Up-regulation of chaperones and the UPR pathway upon depletion of eIF5A.
(A) Validation of increased proteins (identified from iTRAQ) including those belonging to ‘Protein folding’ category (Fig. 4A) by western blot. (B) The levels of selected proteins involved in triggering ER stress and UPR were measured by western blotting using specific antibodies.

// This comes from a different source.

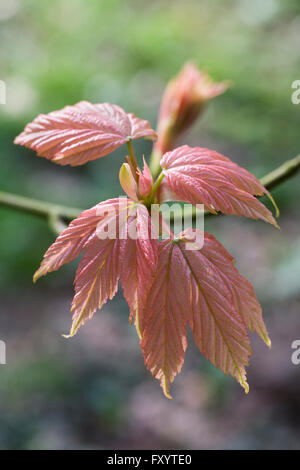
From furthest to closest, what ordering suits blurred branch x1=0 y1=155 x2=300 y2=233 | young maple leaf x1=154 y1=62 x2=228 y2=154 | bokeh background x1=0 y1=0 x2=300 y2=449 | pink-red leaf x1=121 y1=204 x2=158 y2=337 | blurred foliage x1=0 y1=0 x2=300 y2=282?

We then examined the levels of the ER stress marker proteins involved in the three canonical pathways of UPR, including inositol-requiring protein 1α (IRE1α), phos-IRE1, activating transcription factor 6 (ATF6), protein kinase-like endoplasmic reticulum kinase (PERK) and phos-PERK (Fig. 5B). As these proteins were not detected by iTRAQ, their levels were examined by western blotting using specific antibodies. The levels of total-PERK and phos-PERK did not exhibit a noticeable increase in eIF5A-depleted cells. Nonetheless, their downstream signaling molecules, ATF4 and CHOP were clearly enhanced between 24–48 h and 24–72 h, respectively, in Ad-eIF5A-shRNA-transduced cells. The phos-IRE1 was increased between 24 h to 72 h in the eIF5A shRNA-transduced cells compared to the controls. Most of all, the activated p50-ATF6 level was remarkably enhanced in eIF5A-depleted cells between 24 h to 96 h of the viral transduction, indicative of a major ATF6-mediated UPR with partial contribution of PERK- and IRE1-pathways. The activation of the ATF6 pathway probably led to transcriptional activation of expression of those chaperones listed in Fig. 4A and Table 2. Curiously, we observed consistent disappearance of IRE1, phos-IRE1, PERK, phos-PERK and several other proteins at 96 h of AD-eIF5A-shRNA transduction. In the cases of PERK and phos-PERK, a protein band at 50–55 kDa was detected instead of ~125 kDa at 96 h, suggesting a specific proteolytic cleavage of PERK between 72–96 h of Ad-eIF5A-shRNA transduction. Since eIF5A was extensively depleted by 72 h of Ad-eIF5A-shRNA transduction (Fig. 1A), a sudden decline of these proteins at 96 h might be secondary effect possibly due to other changes, e.g. activation of cellular proteolytic machinery or denaturation of these proteins upon prolonged exposure to eIF5A-deficient cellular environment, rather than a direct consequence of eIF5A depletion on their synthesis.
Discussion
Eukaryotic initiation factor 5A (eIF5A) is an essential cellular factor with a unique amino acid, hypusine, formed post-translationally only in this protein. This putative translation factor has been implicated in a variety of cellular processes including mRNA decay22 cell cycle progression26, apoptosis29, cell polarity23,24, retroviral infection26,28, translation elongation at polyproline sites21 and stress responses35. In spite of decades of research, the true physiological function of this protein and its critical hypusine residue has remained enigmatic2,3,4. At the molecular level, a recent report suggested that, like its bacterial ortholog EF-P, eIF5A can alleviate ribosome stalling at polyproline stretches and promote synthesis of polyproline-rich proteins in S. cerevisiae21. However, there has not been definitive experimental evidence that could substantiate this conjecture either by global proteomic analyses or ribosome profiling of eIF5A-deficient cells. In the current study, we have made an iTRAQ approach to assess the outcome of loss of eIF5A on the total proteome of HeLa cells and to identify the cellular pathways and processes affected by eIF5A depletion. Our proteomic data reveal alterations in several specific cellular pathways, with particularly strong increase in the level of a number of chaperone proteins in Ad-eIF5A-shRNA-transduced cells and suggest ER stress and primarily ATF6-mediated UPR in eIF5A-deficient cells.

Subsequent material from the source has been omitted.